(Entries taken from a collection)
· · · · · · ·

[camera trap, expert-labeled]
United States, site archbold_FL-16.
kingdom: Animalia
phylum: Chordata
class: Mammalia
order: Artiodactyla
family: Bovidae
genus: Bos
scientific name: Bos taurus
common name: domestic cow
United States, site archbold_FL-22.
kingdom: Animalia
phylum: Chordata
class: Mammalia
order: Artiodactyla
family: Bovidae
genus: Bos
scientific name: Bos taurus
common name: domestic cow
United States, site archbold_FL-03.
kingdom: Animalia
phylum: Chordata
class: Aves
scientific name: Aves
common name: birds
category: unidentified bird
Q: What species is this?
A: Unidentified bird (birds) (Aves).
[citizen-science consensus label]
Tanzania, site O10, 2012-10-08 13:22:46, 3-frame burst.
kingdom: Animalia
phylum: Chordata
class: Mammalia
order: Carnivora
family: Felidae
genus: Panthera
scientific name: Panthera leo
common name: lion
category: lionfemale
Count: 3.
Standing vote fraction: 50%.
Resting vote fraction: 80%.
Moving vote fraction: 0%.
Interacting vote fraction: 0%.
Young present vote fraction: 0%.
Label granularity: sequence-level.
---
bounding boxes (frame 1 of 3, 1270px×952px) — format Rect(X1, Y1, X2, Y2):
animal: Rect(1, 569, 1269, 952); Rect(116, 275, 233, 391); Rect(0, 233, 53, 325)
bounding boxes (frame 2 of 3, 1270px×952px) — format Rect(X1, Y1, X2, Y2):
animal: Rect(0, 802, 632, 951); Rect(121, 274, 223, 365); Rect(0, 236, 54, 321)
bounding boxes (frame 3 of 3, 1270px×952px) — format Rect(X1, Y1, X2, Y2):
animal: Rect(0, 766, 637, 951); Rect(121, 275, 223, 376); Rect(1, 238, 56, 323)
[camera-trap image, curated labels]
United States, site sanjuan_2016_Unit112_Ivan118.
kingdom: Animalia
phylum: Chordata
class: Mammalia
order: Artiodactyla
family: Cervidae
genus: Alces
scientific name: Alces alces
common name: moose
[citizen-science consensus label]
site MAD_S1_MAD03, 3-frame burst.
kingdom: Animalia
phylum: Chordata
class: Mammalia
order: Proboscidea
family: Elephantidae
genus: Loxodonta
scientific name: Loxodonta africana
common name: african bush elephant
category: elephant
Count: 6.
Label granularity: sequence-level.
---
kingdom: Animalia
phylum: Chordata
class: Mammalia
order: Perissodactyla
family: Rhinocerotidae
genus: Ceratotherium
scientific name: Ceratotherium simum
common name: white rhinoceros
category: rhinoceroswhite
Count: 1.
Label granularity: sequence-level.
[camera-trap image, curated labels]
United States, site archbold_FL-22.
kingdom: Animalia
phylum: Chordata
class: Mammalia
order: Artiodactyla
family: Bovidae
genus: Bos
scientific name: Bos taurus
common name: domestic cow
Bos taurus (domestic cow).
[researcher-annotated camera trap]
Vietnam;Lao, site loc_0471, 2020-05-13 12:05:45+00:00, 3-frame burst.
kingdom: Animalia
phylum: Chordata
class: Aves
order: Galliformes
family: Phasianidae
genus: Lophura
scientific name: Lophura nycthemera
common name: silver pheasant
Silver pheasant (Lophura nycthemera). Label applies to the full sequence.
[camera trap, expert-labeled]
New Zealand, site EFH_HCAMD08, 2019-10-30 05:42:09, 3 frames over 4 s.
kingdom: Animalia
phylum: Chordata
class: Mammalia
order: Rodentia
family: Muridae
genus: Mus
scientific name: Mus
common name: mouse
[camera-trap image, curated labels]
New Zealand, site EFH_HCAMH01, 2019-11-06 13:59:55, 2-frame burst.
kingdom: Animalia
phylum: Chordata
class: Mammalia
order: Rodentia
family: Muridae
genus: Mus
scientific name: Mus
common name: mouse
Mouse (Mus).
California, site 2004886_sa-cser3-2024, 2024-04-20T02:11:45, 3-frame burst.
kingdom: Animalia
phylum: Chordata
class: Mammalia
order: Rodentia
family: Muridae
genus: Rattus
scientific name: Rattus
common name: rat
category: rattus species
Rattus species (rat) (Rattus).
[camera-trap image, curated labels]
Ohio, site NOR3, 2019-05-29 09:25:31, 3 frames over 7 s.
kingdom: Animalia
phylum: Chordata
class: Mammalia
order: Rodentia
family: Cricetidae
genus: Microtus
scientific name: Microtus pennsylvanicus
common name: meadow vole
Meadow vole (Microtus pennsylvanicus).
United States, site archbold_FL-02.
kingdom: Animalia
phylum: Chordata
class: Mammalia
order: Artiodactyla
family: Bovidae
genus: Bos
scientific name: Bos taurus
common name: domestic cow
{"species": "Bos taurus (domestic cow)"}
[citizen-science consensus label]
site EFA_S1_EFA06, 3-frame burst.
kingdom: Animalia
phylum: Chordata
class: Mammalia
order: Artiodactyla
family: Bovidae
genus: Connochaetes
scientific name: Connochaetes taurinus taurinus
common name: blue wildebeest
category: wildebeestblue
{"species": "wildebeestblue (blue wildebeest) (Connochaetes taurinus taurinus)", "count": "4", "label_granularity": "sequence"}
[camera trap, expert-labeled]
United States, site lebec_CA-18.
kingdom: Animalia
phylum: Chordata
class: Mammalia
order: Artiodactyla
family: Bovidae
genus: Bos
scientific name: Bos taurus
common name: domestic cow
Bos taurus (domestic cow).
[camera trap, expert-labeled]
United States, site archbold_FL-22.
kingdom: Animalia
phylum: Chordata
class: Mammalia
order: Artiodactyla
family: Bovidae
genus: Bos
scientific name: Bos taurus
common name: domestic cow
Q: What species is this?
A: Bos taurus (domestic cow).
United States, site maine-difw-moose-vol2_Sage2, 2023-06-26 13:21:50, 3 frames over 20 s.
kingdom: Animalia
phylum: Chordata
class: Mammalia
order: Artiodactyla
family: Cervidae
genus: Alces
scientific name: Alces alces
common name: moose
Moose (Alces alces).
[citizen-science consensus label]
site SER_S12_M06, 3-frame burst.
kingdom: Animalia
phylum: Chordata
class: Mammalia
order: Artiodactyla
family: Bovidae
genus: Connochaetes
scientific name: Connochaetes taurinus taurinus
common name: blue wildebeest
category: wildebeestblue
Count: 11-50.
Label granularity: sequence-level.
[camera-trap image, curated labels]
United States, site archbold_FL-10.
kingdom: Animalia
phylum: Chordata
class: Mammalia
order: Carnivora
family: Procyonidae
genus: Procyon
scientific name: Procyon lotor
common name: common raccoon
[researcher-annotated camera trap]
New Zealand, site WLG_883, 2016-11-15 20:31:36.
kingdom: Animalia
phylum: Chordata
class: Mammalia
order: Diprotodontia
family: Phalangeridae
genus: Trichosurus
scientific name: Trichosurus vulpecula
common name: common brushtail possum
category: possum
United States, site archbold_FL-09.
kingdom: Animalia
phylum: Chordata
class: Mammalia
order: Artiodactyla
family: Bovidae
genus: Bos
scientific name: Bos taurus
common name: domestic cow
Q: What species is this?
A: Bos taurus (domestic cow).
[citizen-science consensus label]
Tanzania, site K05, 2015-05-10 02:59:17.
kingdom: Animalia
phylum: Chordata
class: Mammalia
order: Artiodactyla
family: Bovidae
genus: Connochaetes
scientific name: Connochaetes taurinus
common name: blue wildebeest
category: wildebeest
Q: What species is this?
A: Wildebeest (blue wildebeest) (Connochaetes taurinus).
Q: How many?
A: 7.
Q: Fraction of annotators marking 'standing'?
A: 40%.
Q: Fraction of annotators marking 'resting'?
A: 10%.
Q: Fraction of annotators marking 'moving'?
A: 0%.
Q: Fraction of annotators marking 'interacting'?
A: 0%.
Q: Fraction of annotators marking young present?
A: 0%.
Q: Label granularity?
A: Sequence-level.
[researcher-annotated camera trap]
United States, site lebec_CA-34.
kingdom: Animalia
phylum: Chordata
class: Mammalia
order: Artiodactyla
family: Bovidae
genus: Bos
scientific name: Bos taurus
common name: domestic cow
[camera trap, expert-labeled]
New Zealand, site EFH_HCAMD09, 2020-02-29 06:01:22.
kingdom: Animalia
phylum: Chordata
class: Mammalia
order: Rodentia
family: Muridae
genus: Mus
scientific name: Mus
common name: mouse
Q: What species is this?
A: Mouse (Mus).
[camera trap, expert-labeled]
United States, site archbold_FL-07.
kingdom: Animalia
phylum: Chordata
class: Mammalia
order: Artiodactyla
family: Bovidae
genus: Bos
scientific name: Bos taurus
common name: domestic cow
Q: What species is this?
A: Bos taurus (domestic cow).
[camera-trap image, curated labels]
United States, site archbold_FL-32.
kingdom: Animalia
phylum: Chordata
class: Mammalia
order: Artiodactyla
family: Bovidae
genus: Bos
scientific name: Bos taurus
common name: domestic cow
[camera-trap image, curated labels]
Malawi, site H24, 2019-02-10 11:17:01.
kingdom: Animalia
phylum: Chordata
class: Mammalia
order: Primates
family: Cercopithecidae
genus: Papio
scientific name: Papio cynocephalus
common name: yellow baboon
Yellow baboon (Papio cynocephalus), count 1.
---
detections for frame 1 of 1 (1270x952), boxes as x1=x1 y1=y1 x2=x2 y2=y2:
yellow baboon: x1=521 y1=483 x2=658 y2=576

· · · · · · ·

Could you transcribe the entries above word for word, from the line with "family: Elephantidae" down to the line with "family: Rhinocerotidae", keeping both?

Written answer
family: Elephantidae
genus: Loxodonta
scientific name: Loxodonta africana
common name: african bush elephant
category: elephant
Count: 6.
Label granularity: sequence-level.
---
kingdom: Animalia
phylum: Chordata
class: Mammalia
order: Perissodactyla
family: Rhinocerotidae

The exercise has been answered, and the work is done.